He enjoyed the way she struggled for control, the flash of smoke in her eyes and the flush spreading slowly up her cheeks. The reluctant skip of her gaze down his sweaty chest and then the control that took it upward to meet his eyes caused his senses
to leap. Without effort, Elspeth possessed more sensuality than any woman he’d ever known, and he resented the lurch of his body. Alek studied the quickening pulse along her throat and found himself lost in the clean smell of her—the scent of wildflowers and herbs, and Alek breathed very slowly, inhaling a light, exotic scent.

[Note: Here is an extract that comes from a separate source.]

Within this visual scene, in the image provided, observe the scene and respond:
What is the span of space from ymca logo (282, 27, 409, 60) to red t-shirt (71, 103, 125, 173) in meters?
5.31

Elspeth—
Her sea-gray eyes darkened, stormed and locked to his. The pulse in her throat pounded heavily, and Alek wondered what she’d do if he placed his lips upon it. She inhaled and he found himself wondering if she wore lace or plain white lingerie.
Elspeth’s breath came out in a hiss. “It won’t work—you living next door to me.”
“I’ll live where I want. You lit a flame or two before you left for Scotland, and the locals say that Tallchiefs have a backbone of steel. You’ve changed, Elspeth.”
“I’ve changed for the better. If it comes to rooting you out, I will.”
He stroked a gleaming strand of hair away from her cheek, tucking it back into the black braid flowing down her breast. Unable to stop, Alek allowed his fingertip to slowly move downward. Elspeth stepped back instantly, her eyes flashing with anger.
“Why don’t you make it easy on yourself and tell me about the legend? Your edges are showing, fair Elspeth.” Edges, he thought, nice little edges to explore, to fit together until the puzzle was complete.
“I wonder why.” The whip in her voice took him by surprise. She leapt to the porch and switched off his tape player. Without thinking about the why of it, Alek leapt up to the porch and bent to brush his lips across hers.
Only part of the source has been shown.